UNIDENTIFIED PERSON #5: (Non-English language spoken).
ARRAF: This is a tight-knit community, with thousands of former residents American citizens in Michigan. News of the deaths hit hard there.
(SOUNDBITE OF ARCHIVED RECORDING)
UNIDENTIFIED REPORTER: Well, tonight, metro Detroiters in mourning following a tragic attack in Lebanon.
ARRAF: Shadi Charara, a car dealer, was 45 years old. His older brother, Hilal, who has flown over for the funeral from Dearborn, says just a few weeks before, the family had been accepted for immigration to the United States. The entire Charara family immigrated decades ago, apart from Shadi. Hilal Charara has used car business and rental properties. He says, while they love Lebanon, he and his family are law-abiding, taxpaying Americans.
HILAL CHARARA: I did good over there. I did business. I'm an honest man. I don't do something stupid.

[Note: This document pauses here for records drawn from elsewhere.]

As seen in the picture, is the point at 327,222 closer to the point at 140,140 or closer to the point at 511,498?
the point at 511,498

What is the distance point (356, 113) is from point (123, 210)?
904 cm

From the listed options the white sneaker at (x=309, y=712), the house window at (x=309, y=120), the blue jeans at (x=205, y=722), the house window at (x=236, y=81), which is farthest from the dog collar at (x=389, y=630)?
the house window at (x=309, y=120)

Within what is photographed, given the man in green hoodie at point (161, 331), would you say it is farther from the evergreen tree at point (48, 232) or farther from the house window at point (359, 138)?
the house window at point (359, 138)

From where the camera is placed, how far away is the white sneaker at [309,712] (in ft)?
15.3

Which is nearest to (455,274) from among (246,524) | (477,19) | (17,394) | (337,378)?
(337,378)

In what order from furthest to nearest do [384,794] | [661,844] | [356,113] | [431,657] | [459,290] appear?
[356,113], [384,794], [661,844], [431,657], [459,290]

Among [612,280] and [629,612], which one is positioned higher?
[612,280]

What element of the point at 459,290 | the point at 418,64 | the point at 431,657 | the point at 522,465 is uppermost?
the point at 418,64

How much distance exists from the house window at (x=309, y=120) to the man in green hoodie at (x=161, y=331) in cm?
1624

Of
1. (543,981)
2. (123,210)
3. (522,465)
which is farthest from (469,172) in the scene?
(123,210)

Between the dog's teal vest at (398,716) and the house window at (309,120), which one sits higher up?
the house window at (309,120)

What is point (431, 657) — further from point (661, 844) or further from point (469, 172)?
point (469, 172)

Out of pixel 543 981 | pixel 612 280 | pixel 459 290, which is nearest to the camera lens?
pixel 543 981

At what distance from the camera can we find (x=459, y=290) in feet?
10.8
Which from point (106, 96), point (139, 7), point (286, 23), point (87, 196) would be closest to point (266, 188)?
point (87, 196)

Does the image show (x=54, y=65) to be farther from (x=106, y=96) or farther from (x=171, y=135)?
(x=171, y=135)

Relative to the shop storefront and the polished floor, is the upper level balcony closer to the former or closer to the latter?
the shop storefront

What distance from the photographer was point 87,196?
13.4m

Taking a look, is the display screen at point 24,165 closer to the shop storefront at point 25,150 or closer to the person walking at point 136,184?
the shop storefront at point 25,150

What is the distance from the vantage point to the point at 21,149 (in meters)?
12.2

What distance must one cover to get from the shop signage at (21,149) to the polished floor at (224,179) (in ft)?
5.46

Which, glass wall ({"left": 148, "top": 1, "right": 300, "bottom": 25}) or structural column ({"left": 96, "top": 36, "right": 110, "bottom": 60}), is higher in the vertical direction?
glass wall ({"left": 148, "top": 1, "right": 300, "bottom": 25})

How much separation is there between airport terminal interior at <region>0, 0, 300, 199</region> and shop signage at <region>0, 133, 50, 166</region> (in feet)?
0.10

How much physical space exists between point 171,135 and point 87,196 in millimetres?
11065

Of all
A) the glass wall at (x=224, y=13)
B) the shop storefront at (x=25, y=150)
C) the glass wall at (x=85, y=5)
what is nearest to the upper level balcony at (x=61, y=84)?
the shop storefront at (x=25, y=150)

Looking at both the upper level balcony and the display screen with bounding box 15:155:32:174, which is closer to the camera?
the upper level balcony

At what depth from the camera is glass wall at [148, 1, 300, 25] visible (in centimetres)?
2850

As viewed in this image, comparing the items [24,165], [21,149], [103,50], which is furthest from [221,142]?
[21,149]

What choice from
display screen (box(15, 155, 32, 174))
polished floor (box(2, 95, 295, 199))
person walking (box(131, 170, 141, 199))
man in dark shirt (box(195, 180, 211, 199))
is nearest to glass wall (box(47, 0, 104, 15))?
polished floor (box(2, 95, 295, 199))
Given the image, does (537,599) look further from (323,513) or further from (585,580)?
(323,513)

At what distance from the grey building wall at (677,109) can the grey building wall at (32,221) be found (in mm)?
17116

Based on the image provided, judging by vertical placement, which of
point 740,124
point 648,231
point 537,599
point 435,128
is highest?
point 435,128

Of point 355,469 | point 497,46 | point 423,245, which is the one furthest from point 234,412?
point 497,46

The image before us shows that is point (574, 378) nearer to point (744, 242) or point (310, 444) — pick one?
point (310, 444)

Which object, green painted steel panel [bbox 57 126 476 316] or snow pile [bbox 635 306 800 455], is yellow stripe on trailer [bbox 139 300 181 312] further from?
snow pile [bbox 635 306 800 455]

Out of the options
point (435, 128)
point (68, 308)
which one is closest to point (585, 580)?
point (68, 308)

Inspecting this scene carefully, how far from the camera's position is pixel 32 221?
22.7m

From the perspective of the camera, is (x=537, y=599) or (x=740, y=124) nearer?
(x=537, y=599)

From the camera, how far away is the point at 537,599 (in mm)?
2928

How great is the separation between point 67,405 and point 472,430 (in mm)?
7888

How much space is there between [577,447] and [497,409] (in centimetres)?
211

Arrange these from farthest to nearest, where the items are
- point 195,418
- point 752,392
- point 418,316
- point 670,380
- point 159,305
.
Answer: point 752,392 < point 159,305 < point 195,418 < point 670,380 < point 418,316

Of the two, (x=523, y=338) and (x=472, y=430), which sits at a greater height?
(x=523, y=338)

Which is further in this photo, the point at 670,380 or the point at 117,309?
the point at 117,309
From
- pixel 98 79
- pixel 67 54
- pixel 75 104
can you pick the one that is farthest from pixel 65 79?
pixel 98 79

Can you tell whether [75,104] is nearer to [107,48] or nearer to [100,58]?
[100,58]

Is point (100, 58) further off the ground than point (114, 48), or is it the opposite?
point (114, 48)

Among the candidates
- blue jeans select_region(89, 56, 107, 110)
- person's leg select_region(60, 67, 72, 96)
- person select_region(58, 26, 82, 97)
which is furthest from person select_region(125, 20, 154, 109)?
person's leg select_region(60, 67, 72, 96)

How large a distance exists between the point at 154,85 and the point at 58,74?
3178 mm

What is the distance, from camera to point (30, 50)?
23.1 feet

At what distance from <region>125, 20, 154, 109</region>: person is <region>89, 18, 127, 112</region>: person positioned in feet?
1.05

I don't do something bad to my country because I love my country.
ARRAF: He says Shadi planned to open a business in the U.S. He wanted to emigrate to keep his children safe. The family is Muslim, but Shadi's wife, Amani Bazzi, who's 38, graduated from a Catholic university. The couple sent their daughters to a private evangelical school because they felt it was a better education. On Sunday, September 21, Shadi and his family had gathered for lunch at Amani's parents, along with other siblings and their children. A short while after they left, there was the sound of an airstrike down the road.
UNIDENTIFIED PERSON #6: (Through interpreter) I reached the door of the hospital and saw the whole team there. Everyone started holding me and saying, stay calm. Stay calm. You know what stay calm means? It means there is a disaster.
ARRAF: His daughter was so covered in blood, she was unrecognizable. Her injuries, though, paled in comparison to what she'd seen before she lost consciousness.
UNIDENTIFIED PERSON #6: (Through interpreter) She told me Shadi's head flew off, and the children were torn apart. Part of her husband's head and shoulders landed on her. She saw her daughter decapitated.
ARRAF: Aseel, her eldest daughter, who wanted to be a fashion designer, was severely wounded. Almost every bone in her body was broken. The mother, Amani, had a concussion and neck injuries that required surgery. At Amani's parents' home, the children's grandmother, Fadiya Shami, shows a first-birthday photograph of the twins. The boy wears a powder blue suit and a big grin. His sister perches on a white stool, wearing a frothy cobalt blue dress, a sparkly headband holding back her red hair. The grandmother says, when the older girls would worry about planes they could hear dropping bombs during the war, she would tell them, it's OK. They won't come near civilians.
MALAK: (Non-English language spoken).
ARRAF: Amani's sister Malak says, the Sunday they were killed, there were low-flying drones firing flares. The children came inside from the park where they were playing, and then went out on the balcony to watch.
MALAK: (Non-English language spoken).
ARRAF: "I didn't know that once they left, that's what would kill them," she says.
UNIDENTIFIED PERSON #7: (Singing in non-English language).
ARRAF: At the funeral three days earlier, the mother, Amani, is carried in on stretcher and given the bodies of her twins wrapped in satin shrouds to hold before being buried. She seemed sedated and bewildered. Others were inconsolable.
UNIDENTIFIED PERSON #8: (Crying, non-English language spoken).
ARRAF: The uncle just went by cradling the tiny body of his niece in his arms wrapped in a pink satin shroud with white netting. You can hear the drones up ahead.
Hilal, who has carried his niece's body, cries as he hands her over to be lowered into a concrete grave. Mohammad, the cousin, left behind a pregnant wife and a 2-year-old child. You expect soldiers and fighters to die, the children's grandfather says later. Civilians, maybe once in a thousand times by accident, you kill two or three civilians. They wiped out an entire family.